*** Extracted text ***
US researchers identify a gene that directs the development of lung cancer and offers a better understanding of its disease treatment.
There is currently no approved, targeted, first-line therapy for lung squamous carcinoma (LUSC), a cancer that forms in cell layers lining the organ and is responsible for 20 to 30 percent of lung carcinoma deaths.
A team led by researchers at New York University (NYU) Langone Health’s Perlmutter Cancer Centre, US, have identified a gene that drives development of the second most common type of lung carcinoma, offering greater insight into how the disease might be treated.
However, this new study, published in Cancer Cell, found that deleting a gene called KMT2D, caused normal (basal) lung cells grown in complex cultures (organoids) to transform into LUSC cells.
*** End of Extracted text ***
Continue the news text above about the gene behind lung squamous carcinoma, picking up right after its final sentence.
*** Supplied data ***
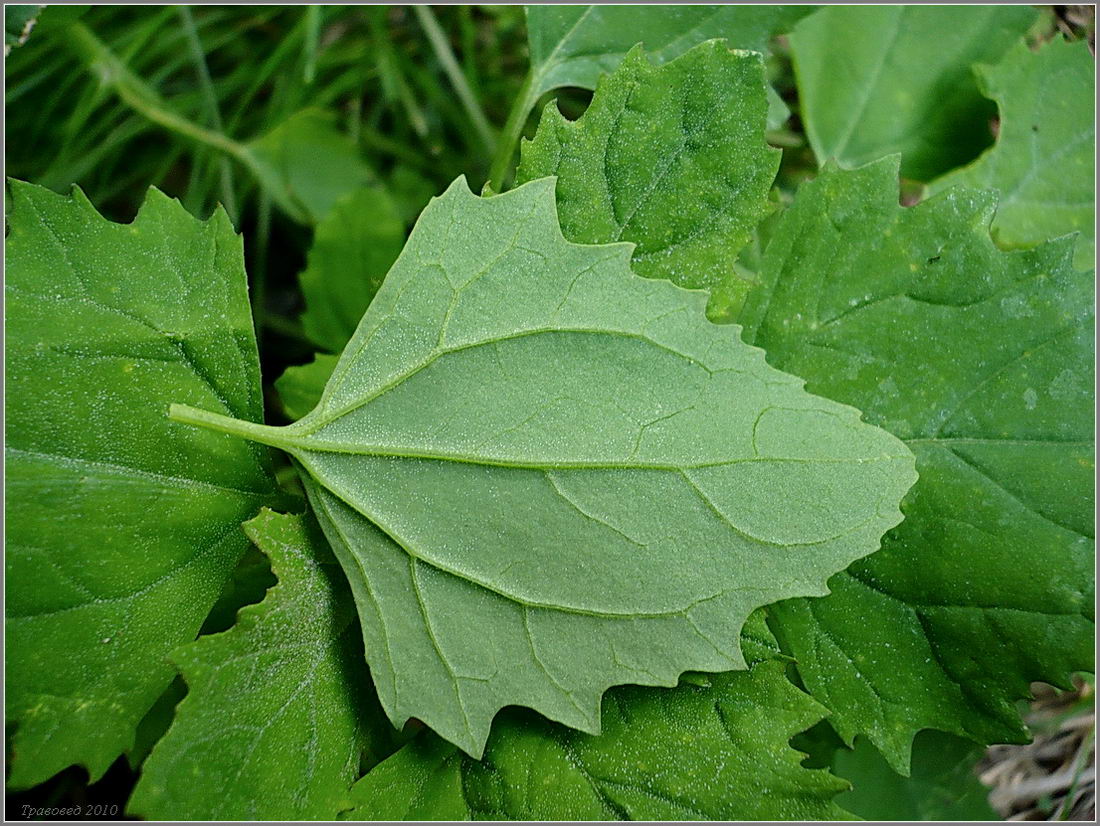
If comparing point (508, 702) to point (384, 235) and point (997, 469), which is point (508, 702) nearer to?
Answer: point (997, 469)

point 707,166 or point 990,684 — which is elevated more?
point 707,166

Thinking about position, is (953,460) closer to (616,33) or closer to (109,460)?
(616,33)

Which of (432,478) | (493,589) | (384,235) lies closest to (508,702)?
(493,589)

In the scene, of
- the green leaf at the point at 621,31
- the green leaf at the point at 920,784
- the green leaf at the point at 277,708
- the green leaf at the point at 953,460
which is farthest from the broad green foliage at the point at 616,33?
the green leaf at the point at 920,784

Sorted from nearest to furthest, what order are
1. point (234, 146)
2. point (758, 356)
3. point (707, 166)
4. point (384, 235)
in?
point (758, 356) → point (707, 166) → point (384, 235) → point (234, 146)

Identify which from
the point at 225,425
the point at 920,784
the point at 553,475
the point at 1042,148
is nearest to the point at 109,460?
the point at 225,425

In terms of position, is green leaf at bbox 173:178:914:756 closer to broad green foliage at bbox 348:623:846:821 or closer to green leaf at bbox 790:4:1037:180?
broad green foliage at bbox 348:623:846:821
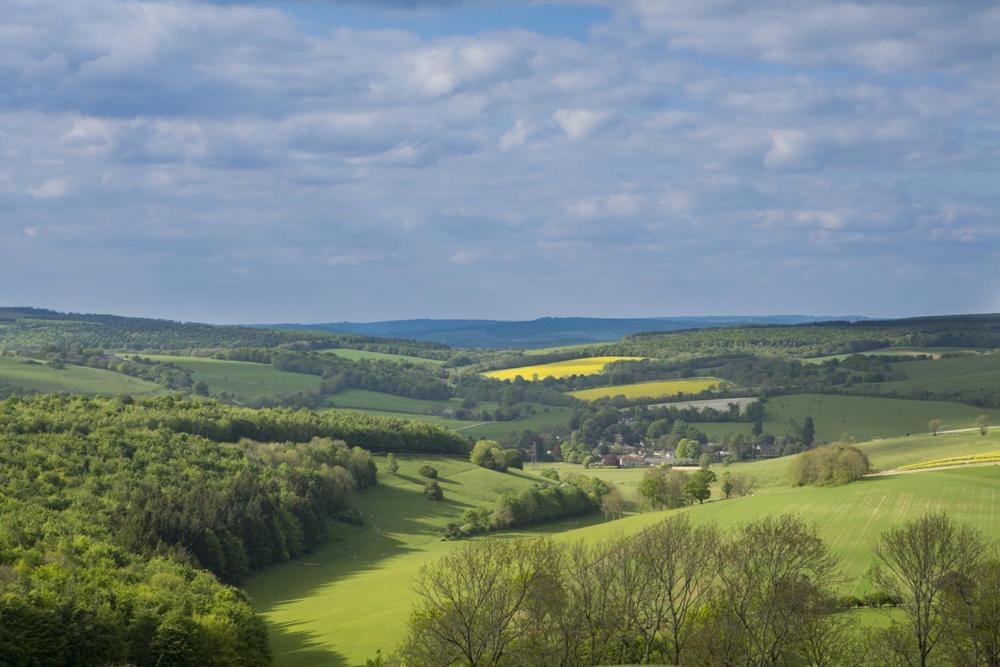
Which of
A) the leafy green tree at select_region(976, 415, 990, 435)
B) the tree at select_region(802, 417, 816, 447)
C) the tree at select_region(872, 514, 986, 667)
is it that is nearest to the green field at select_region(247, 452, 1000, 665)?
the tree at select_region(872, 514, 986, 667)

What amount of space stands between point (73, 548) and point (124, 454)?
38368mm

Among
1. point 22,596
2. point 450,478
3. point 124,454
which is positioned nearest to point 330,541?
point 124,454

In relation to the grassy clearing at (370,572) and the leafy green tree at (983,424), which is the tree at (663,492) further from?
the leafy green tree at (983,424)

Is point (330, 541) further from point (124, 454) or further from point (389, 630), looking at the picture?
point (389, 630)

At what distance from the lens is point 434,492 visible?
137 metres

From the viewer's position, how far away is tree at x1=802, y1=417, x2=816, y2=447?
191m

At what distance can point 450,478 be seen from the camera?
149625mm

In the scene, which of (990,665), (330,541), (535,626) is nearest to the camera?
(990,665)

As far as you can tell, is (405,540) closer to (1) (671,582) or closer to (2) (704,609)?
(2) (704,609)

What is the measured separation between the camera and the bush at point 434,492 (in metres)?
137

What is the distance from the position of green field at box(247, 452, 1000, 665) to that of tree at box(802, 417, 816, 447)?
64.4 meters

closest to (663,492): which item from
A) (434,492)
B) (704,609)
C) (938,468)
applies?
(434,492)

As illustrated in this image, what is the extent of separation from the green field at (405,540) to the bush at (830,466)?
3114mm

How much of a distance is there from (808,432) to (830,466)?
248 ft
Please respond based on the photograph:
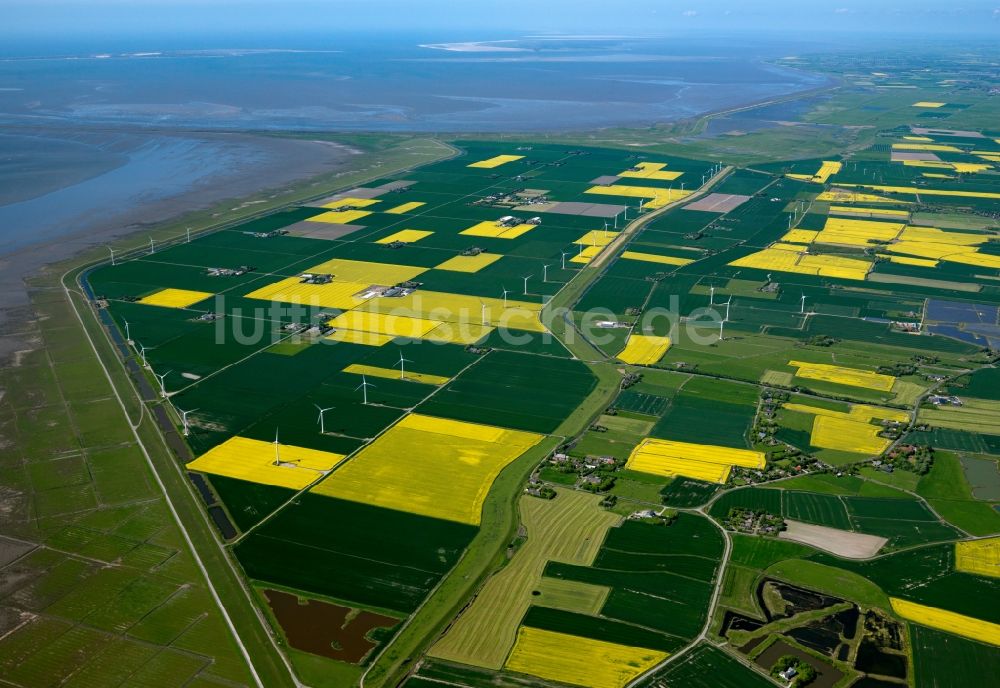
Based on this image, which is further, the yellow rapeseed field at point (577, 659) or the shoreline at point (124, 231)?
the shoreline at point (124, 231)

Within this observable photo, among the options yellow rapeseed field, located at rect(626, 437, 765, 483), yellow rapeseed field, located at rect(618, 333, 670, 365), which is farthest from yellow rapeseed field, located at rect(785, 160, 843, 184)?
yellow rapeseed field, located at rect(626, 437, 765, 483)

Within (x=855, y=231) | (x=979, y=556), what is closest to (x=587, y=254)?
(x=855, y=231)

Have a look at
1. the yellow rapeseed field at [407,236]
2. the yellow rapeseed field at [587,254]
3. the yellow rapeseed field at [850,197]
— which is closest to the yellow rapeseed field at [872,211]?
the yellow rapeseed field at [850,197]

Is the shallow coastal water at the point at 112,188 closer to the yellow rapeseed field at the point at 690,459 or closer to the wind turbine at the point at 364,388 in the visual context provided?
the wind turbine at the point at 364,388

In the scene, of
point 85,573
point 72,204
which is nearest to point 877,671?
point 85,573

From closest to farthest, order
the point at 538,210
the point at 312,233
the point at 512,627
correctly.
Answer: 1. the point at 512,627
2. the point at 312,233
3. the point at 538,210

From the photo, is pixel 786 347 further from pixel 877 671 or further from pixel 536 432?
pixel 877 671

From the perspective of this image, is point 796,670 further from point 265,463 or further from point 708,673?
point 265,463
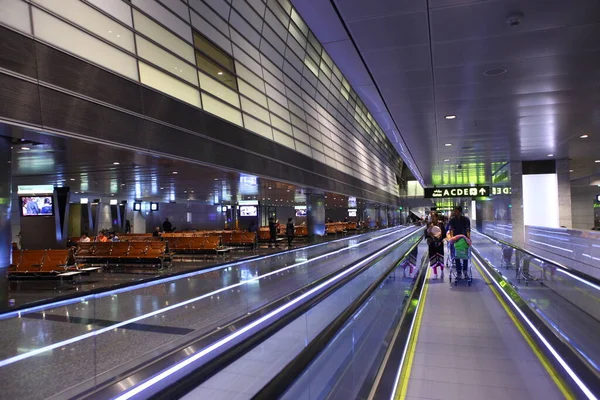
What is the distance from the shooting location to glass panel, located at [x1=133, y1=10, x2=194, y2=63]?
35.5 feet

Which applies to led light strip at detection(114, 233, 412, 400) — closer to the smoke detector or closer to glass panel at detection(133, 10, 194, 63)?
the smoke detector

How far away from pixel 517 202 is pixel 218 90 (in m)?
15.7

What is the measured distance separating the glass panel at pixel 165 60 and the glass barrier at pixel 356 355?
26.0 ft

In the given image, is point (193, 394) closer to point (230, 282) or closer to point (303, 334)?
point (303, 334)

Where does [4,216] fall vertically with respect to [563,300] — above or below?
above

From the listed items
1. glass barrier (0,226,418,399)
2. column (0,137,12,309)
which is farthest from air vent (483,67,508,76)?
column (0,137,12,309)

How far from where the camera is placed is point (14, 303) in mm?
9602

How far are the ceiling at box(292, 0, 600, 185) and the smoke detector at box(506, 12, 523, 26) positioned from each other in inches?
1.9

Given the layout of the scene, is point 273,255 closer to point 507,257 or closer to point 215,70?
point 215,70

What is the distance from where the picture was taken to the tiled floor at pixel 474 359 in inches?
220

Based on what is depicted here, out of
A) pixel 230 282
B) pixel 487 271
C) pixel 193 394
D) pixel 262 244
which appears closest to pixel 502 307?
pixel 487 271

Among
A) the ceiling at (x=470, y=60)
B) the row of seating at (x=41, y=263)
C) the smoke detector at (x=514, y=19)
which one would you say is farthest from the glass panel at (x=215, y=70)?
the smoke detector at (x=514, y=19)

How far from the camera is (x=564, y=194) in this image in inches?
787

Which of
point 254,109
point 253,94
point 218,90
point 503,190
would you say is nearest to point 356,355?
point 218,90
*** End of Supplied data ***
Response to this task:
KMT2D regulates the activity of genes that enable the building of protein tyrosine phosphatases, enzymes that restrain the cell-growth-encouraging signals sent through another enzyme set called receptor tyrosine kinases (RTKs).
Two RTKs, EGFR and ERBB2, are known to take part in the abnormal activation of the RTK-RAS signalling pathway, wherein a molecular switch gets “stuck in the on mode,” causing cells to continually multiply as part of cancer.
“Our study identifies KMT2D as a pivotal contributor to the development of lung squamous cancers, and offers vital clues about how to target KMT2D-deficient LUSC,” said co-corresponding author Dr Kwok Kin-Wong, director of the Division of Hematology and Medical Oncology at NYU Langone Health.
“The same genetic changes that cause the gene to contribute to cancer also create tumours that are very sensitive to existing drugs that target a related pathway.”
The study confirmed prior evidence that the KMT2D gene encodes a protein (a histone methyltransferase) that determines the degree to which the tyrosine phosphatase genes can be accessed by the cellular machinery trying to read them.
Given the better understanding of LUSC mechanisms resulting from study, the research team chose to test in mice a combination of two drugs: SHP2 inhibitor SHP099 and pan-ERBB inhibitor afatinib.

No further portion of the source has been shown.